В признании проступает «певец империи и свободы» (Г. Федотов). Смысл он будет искать не в себе, а в Другом. Целью станет не Жертва, принесенная Другим, а послушание, подражание — благодарением в «веселии сердца», преображением Эроса в Глаголы жизни. Суть полемики о поэте сводится к двум моментам: его «религиозность» имеет просветительский (светский) или ортодоксальный оттенок? Либеральная позиция утверждает народно-«двоеверный» ее характер. Оба взгляда близки позитивной мысли, сродни навязываемому поэту «декабризму». Но он шел от условной веры — к Церкви. При «неугашении Духа» в нем отчетливо обозначалось «различение духов». От гносиса, синкрезии он все более тяготел к почве, не отменяющей универсалии, а придающей им уникальную соборность; он в культуре реализовал свою модель рецепции эллинизма христианством. Его опыт вошел в каменно-островский цикл, композиционно дублирующий чинопоследование Страстной седмицы.

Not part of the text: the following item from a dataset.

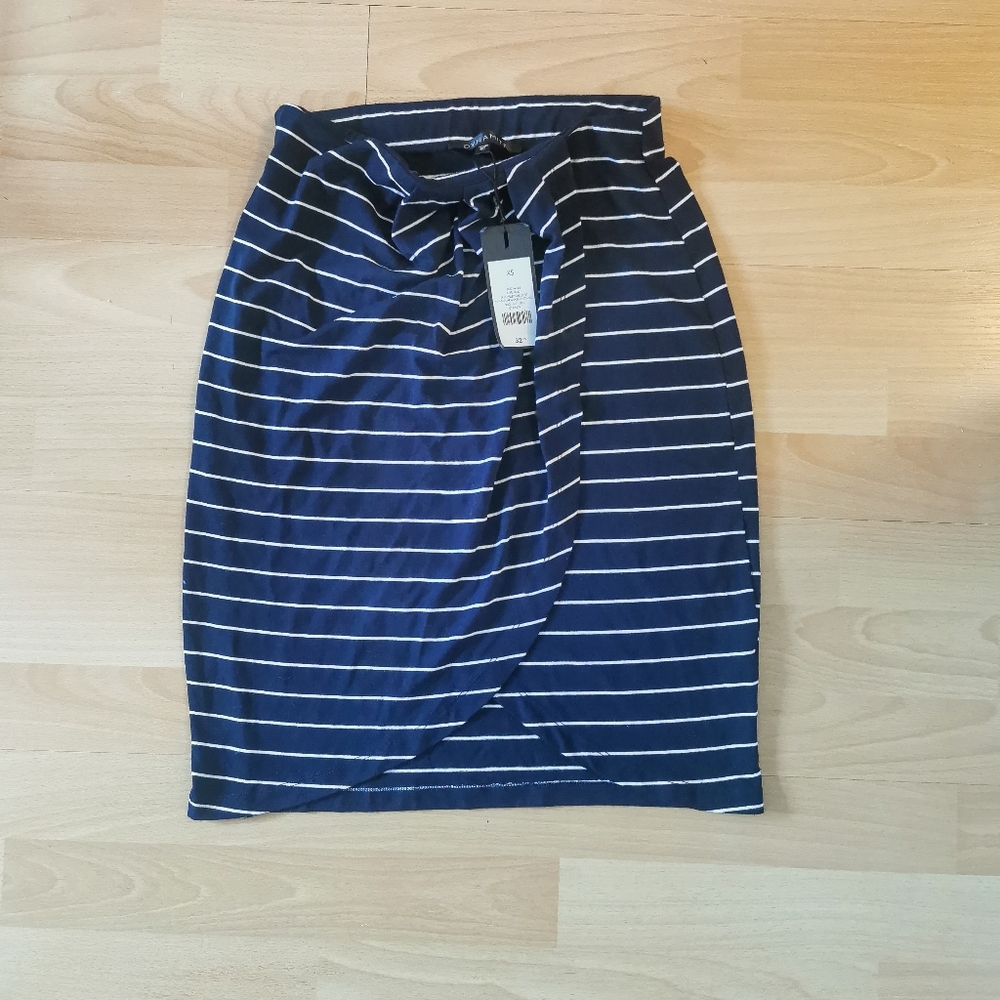 Striped tulip skirt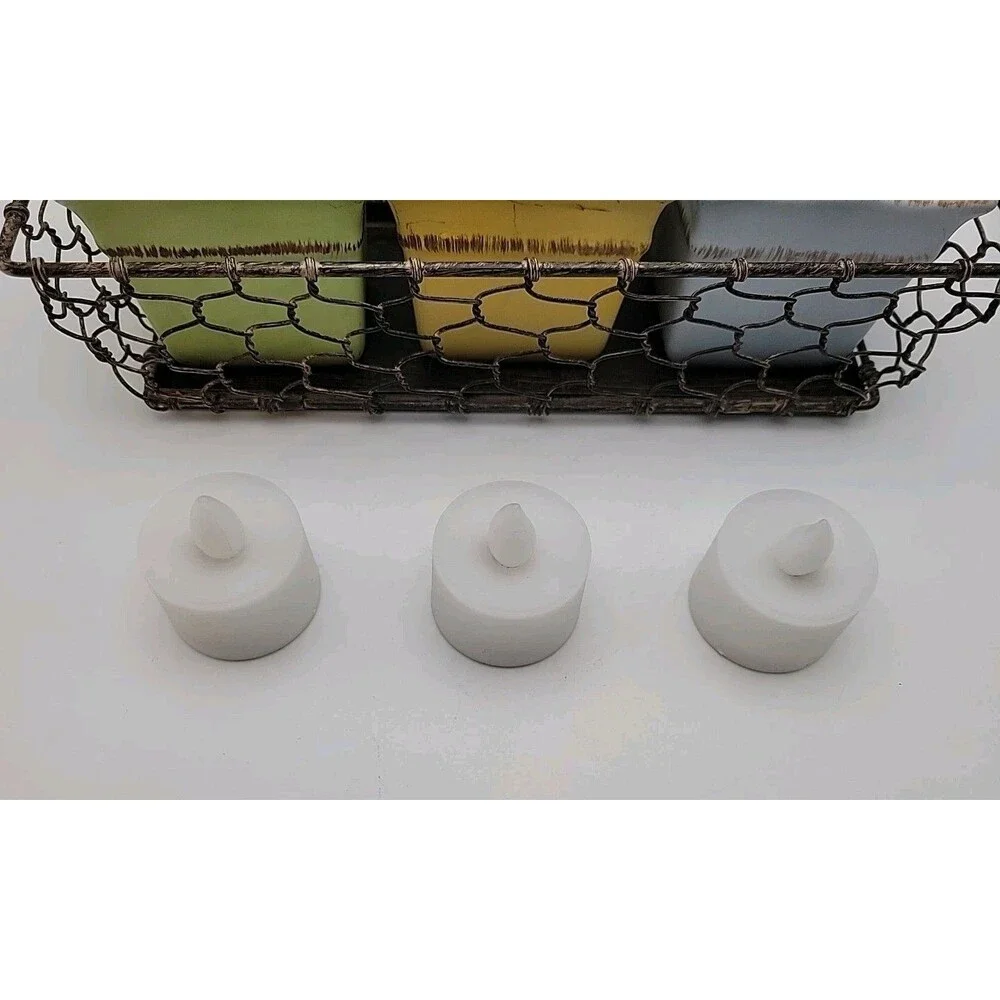 Partylite Vtg Votive Holder Set ~ Pastel Ceramics For Candles Or Use As Planters - Picture 4 of 11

Восхищение карбонарием-христианином Пеликко и верность декабристам-друзьям отвечали идеалу жертвы «за други своя». Здесь нет односторонности, но нет и смешения всего со всем, есть благоволение миру, аскеза, «нищета» духа, блаженность «старца» в миру: «Воды глубокие // Плавно текут. // Люди премудрые // Тихо живут» (1835). И чем безысходней была ситуация, тем чаще мир-покой нисходит в его безупречные формы.
Что поэт переболел всеми болями мира сего, нет сомнения, но столь же очевидно, что они выработали в нем иммунитет. Он умилен «обращением» Пеликко и религиозной экзальтацией Кюхельбекера в ссылке, но мистика «подражания Христу» влечет его трезвением, а не воображением стигматов: «…Неизвестный автор “О подражании Христу“, Фенелон и Сильвио Пеликко в высшей степени принадлежат к сим избранным, которых ангел господний приветствовал именем человеков благоволенья». На почве эстетики и квази-религиозности, ригоризма и экстатики выросла дилемма «двух Пушкиных»: «духовного» и «демонически пышного гения», «гуляки праздного» и «бога», равно «недостойных самого себя».
Так мысль Ибсена «юность — это возмездие», взятая эпиграфом к повести в стихах Блока «Возмездие», многозначна. Мы предаем себя, творя лже-идеалы, что возвращается деградацией, забвением в веках.
Говорят, Блок, как Пушкин, умер от нехватки воздуха, «духовной свободы». Может быть! Но, думается, он умер от избытка совести, обострения чувства вины. Страшит удушье не извне, а изнутри. Его покаянная молитва адресована Пушкину, воплощению культуры. Он ей присягал, перед ней винился, ею клялся; с ней неразрывен! Блок прощался с поэзией, «уходя в ночную тьму» грядущего скифства.
Это самоубийство духовное, возмездие себе за поклонение кумиру лже-народности, власти тьмы, стихии. Пушкинское трезвение духа, воли не стало для него противоядием. Каждый сам себе Сальери; таков страшный опыт культуры, особенно на переломе эпох.